美しくも悲しい日々を想う 4


この頃から、彼女が僕に話しかけてくれなくなった。


僕から話しかけにいけば良かったのかもしれないが、僕は自分から誰かに話しかけにいくことが苦手だった。
普通の男友達相手でも、自分から話しかけにいくということはほとんど皆無で、基本的に相手が話しかけてくれたのに対して、答えることで会話が始まることが当たり前だった。

ましてや、大好きな女の子に自分から話しかけにいく、なんてことはできるはずもなかった。


これまでの彼女との会話も、彼女から僕に話しかけてくれることが始まりだった。
彼女から話しかけてくれなくなり、自分からも話しかけることができないということは、会話がなくなるということだ。
あれだけ、毎日会話をしていたことが、嘘だったかのように彼女との会話がなくなった。


「なんで話しかけてくれないの?」
僕の頭の中は、そのことでいっぱいだった。

「彼女に何かしてしまったのか?」
一生懸命、毎日頭をフル回転させて考えていたが、何も思い当たることはなかった。

彼女との会話がない生活は、本当に悲しく、苦しく、寂しかった。
彼女と会話したくて仕方なかった。
でも、自分から話かけにいく勇気はなかった。

文通も、僕からの手紙を最後に止まってしまった。
どんなに待っても、彼女が手紙をくれることはなくなった。


そんな日々が続いて、僕は狂いそうだった。
そして、僕と彼女の交流は完全に途絶えた。


僕の友人たちと彼女は楽しそうに会話しているが、僕がそこに加わることはない。
僕と彼女は、そもそも知り合いじゃなかったような関係になった。

この頃になると、僕はある2つの答えに辿り着いていた。

1つは
「これまでの半年間は全て夢だった」
という答えである。

これまでの、半年間の出来事は、全て僕の夢または妄想であり、そもそも彼女と僕は出会ってすらいなかったんじゃないかと考えた。

彼女は僕のことなんて名前すら知らない。
彼女と僕が毎日会話をしたことは幻。
彼女と僕が文通をしたことも幻。
彼女と僕が合図を送り合ったことも幻。

現在の彼女と僕の関係を考えると、その方が自然に感じた。

もう1つの答えは
「彼女は僕のことが嫌いになった」
という答えである。

彼女への手紙の返事だったのか、普段の学校生活の中でだったのか心当たりはなかった。でも、きっと彼女に嫌われることをしてしまったんだろうと思った。

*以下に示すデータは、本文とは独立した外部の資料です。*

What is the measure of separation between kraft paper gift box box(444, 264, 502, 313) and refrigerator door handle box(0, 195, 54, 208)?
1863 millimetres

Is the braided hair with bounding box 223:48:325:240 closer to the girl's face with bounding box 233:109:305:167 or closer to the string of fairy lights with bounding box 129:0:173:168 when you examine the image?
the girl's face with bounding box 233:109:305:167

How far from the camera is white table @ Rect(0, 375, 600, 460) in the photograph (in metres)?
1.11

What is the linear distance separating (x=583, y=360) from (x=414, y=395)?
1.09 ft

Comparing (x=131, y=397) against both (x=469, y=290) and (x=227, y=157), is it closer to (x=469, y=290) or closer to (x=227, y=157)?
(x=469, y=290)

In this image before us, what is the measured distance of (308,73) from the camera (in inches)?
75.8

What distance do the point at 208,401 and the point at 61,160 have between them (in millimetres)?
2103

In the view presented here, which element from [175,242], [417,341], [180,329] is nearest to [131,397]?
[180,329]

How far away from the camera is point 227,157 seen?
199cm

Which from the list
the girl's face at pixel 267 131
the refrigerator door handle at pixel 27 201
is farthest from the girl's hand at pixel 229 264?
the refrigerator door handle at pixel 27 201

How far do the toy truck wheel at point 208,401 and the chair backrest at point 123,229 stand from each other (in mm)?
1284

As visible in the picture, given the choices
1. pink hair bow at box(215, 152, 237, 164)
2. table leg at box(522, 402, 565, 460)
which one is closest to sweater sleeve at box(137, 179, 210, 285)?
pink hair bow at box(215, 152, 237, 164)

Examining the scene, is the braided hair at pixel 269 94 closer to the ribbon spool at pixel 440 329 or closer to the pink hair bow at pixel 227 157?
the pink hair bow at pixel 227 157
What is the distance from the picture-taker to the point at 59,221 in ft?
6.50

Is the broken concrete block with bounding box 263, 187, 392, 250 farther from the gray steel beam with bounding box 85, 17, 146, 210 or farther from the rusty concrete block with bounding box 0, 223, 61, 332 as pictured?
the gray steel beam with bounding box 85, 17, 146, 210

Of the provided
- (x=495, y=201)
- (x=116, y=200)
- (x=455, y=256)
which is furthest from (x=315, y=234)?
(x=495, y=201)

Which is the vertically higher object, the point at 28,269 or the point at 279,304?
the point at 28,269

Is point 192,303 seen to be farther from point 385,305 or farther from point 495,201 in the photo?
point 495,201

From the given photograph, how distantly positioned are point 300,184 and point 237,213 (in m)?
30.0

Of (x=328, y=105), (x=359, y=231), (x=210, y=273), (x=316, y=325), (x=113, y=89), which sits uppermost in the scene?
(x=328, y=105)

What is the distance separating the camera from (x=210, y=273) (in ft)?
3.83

または、実は僕が書いた告白の手紙への返信の時点で、彼女は本当はNOと言いたかったんじゃないと思った。
ただ、優しい彼女はそれを僕に手紙で伝えることはできなかった。
その結果、学校で僕と会うのが気まずくなって、僕に話しかけることをやめたのではないか。

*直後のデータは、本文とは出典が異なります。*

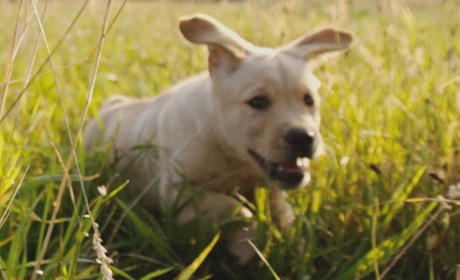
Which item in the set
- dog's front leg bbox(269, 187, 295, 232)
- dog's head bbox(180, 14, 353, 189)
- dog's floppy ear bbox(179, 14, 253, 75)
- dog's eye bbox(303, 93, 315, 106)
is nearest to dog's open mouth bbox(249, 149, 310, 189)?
dog's head bbox(180, 14, 353, 189)

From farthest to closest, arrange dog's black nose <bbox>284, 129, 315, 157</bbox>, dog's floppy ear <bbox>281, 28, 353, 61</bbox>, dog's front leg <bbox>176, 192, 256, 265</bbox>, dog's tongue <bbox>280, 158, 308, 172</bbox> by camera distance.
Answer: dog's floppy ear <bbox>281, 28, 353, 61</bbox>
dog's tongue <bbox>280, 158, 308, 172</bbox>
dog's black nose <bbox>284, 129, 315, 157</bbox>
dog's front leg <bbox>176, 192, 256, 265</bbox>

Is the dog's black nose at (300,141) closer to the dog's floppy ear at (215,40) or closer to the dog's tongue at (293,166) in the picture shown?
the dog's tongue at (293,166)

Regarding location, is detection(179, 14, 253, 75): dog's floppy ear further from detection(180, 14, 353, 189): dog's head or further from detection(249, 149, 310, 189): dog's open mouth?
detection(249, 149, 310, 189): dog's open mouth

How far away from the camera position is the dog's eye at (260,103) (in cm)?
312

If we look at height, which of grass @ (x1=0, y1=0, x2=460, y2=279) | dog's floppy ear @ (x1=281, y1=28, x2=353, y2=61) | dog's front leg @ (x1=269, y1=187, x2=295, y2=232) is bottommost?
dog's front leg @ (x1=269, y1=187, x2=295, y2=232)

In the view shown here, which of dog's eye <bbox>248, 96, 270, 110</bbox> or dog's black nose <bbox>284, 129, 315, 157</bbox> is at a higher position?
dog's eye <bbox>248, 96, 270, 110</bbox>

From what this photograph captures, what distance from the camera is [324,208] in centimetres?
290

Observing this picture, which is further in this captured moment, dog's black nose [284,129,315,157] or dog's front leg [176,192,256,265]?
dog's black nose [284,129,315,157]

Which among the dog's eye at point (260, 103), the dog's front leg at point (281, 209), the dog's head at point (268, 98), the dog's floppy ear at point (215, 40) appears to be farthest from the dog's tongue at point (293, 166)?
the dog's floppy ear at point (215, 40)

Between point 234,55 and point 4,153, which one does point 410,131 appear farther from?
point 4,153

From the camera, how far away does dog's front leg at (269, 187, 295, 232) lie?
3025 millimetres

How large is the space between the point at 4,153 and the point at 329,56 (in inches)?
58.2

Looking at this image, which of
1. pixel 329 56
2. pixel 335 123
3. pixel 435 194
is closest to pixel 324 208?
pixel 435 194

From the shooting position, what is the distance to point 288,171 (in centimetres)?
300
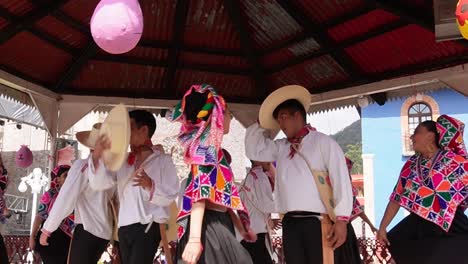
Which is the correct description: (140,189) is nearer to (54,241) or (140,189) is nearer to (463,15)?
(54,241)

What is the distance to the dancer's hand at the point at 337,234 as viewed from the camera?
3.50 metres

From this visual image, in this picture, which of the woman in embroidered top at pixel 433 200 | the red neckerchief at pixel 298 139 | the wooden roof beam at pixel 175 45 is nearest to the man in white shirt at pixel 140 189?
the red neckerchief at pixel 298 139

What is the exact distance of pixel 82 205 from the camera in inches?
164

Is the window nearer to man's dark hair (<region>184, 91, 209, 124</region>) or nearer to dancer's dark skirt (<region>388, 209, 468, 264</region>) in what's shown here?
dancer's dark skirt (<region>388, 209, 468, 264</region>)

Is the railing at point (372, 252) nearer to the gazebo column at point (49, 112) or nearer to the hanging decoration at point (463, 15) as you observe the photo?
the gazebo column at point (49, 112)

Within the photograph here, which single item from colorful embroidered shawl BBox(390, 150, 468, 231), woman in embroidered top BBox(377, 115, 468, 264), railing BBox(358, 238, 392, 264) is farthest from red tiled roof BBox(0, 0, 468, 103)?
railing BBox(358, 238, 392, 264)

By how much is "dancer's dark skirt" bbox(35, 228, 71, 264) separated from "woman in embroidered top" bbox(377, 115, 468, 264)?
307 centimetres

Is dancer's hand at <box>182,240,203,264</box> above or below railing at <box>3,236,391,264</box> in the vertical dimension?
above

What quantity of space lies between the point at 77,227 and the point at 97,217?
0.20 metres

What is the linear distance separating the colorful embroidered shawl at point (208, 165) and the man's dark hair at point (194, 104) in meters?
0.03

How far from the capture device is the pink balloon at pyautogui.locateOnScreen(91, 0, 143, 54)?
10.2 feet

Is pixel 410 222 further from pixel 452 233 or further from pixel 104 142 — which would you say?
pixel 104 142

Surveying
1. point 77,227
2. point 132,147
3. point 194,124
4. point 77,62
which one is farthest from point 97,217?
point 77,62

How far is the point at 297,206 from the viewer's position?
365 cm
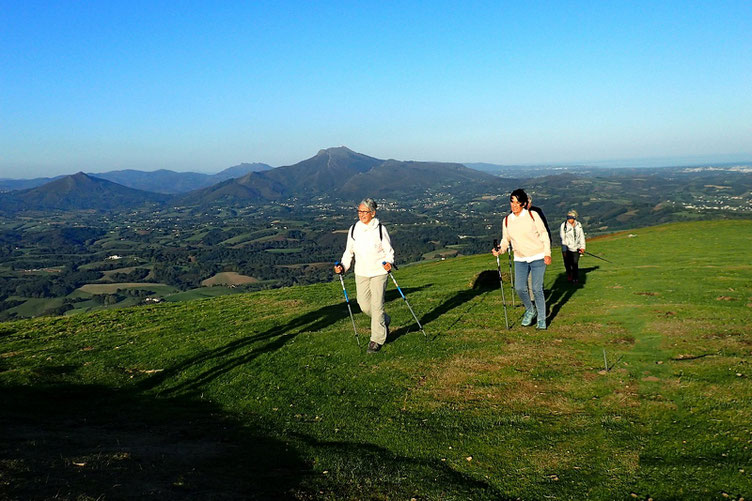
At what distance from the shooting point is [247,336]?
15.3 m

もう確認することはできないが、きっとこのどちらかの答えが正解だったと今の僕は思っている。

僕と彼女は会話のない、ただのクラスメイトに戻っていた。
1999年が終わる最後の月のことだった。



3学期になっても、僕と彼女の関係は変わらなかった。
学校で会話することはもちろん、挨拶すら交わさない関係になっていた。


そんな中、バレンタインデーの日がやってきた。
もちろん2人の関係は冷え切っているので、期待するのがそもそも間違っている。でも僕は、心の奥底で少しだけ期待していた。
どんな義理チョコだとしても、彼女からもらえるんであればそれほど嬉しいことはなかった。

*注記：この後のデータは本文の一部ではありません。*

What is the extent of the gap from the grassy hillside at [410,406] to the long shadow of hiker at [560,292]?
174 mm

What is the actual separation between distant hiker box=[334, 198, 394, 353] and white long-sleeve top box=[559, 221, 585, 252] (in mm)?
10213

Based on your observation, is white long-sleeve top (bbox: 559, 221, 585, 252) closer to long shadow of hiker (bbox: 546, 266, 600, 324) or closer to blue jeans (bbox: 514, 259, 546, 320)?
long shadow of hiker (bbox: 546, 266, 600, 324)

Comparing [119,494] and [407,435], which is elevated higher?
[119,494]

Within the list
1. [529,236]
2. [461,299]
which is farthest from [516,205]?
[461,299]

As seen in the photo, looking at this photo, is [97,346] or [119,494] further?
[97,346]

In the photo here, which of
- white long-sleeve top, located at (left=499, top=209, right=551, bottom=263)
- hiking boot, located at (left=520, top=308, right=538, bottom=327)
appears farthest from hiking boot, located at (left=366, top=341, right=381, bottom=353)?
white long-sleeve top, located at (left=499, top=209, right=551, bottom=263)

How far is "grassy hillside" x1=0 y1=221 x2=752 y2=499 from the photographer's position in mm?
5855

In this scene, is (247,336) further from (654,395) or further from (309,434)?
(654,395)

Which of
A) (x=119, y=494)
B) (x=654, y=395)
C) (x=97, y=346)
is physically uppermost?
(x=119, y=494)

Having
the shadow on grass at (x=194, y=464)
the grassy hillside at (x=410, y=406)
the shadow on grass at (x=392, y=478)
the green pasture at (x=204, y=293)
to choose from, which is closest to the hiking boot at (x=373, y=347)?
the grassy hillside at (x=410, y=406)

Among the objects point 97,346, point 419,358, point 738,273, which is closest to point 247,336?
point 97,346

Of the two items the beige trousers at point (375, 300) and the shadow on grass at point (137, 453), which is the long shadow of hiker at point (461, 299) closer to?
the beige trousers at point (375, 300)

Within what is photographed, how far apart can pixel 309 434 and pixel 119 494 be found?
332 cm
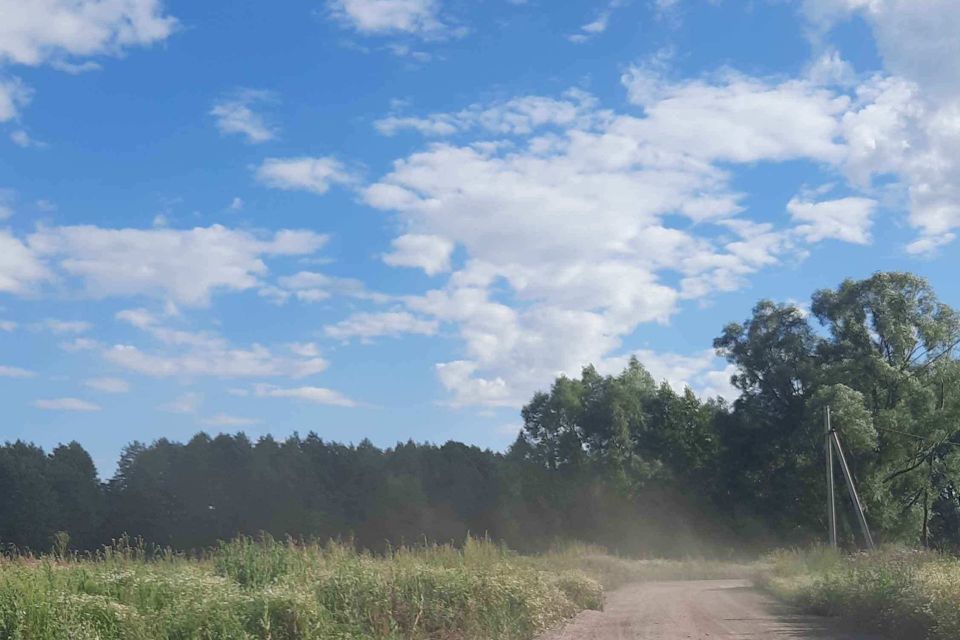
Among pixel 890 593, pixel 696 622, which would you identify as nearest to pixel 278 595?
pixel 696 622

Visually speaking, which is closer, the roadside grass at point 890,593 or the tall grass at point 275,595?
the tall grass at point 275,595

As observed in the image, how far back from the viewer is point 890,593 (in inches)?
753

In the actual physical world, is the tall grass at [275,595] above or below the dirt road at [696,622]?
above

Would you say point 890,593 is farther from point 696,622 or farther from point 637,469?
point 637,469


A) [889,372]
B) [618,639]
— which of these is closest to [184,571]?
[618,639]

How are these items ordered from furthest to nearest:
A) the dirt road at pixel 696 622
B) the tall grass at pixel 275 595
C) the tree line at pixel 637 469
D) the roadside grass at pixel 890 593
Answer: the tree line at pixel 637 469 → the dirt road at pixel 696 622 → the roadside grass at pixel 890 593 → the tall grass at pixel 275 595

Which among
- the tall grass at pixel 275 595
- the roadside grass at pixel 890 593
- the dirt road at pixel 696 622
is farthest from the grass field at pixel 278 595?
the roadside grass at pixel 890 593

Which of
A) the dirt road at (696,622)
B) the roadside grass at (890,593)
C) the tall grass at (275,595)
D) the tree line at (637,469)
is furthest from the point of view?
the tree line at (637,469)

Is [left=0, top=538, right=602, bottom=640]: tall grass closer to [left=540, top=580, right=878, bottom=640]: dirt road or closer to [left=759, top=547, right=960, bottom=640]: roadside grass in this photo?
[left=540, top=580, right=878, bottom=640]: dirt road

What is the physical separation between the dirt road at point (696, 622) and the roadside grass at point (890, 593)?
0.67 meters

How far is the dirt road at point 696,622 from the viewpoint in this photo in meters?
16.5

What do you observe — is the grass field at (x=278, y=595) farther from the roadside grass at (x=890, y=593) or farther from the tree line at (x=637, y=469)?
the tree line at (x=637, y=469)

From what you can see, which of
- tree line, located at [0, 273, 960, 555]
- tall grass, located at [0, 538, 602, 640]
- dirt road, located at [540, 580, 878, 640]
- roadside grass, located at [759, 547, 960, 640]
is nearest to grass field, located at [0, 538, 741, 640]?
tall grass, located at [0, 538, 602, 640]

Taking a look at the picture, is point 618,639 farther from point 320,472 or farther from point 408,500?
point 320,472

しかし、当たり前だが、彼女からチョコなんてもらえるわけもなく、その日を終えた。


このくらいの頃になると、僕は1つの決意をしていた。
「彼女のことはもう忘れよう」
である。

こんな関係になってしまっても、どうしようもないくらい彼女のことが好きで仕方なかった。
でも、この想いが報われることはない。
だから、もう彼女への想いは心に秘めようと思った。
一生懸命、彼女への想いを抑えることに努めた。
彼女を好きじゃなくなるよう必死だった。

3月、彼女と会話をすることはないまま、中学1年を終えることになった。


そして僕は、中学2年生になった。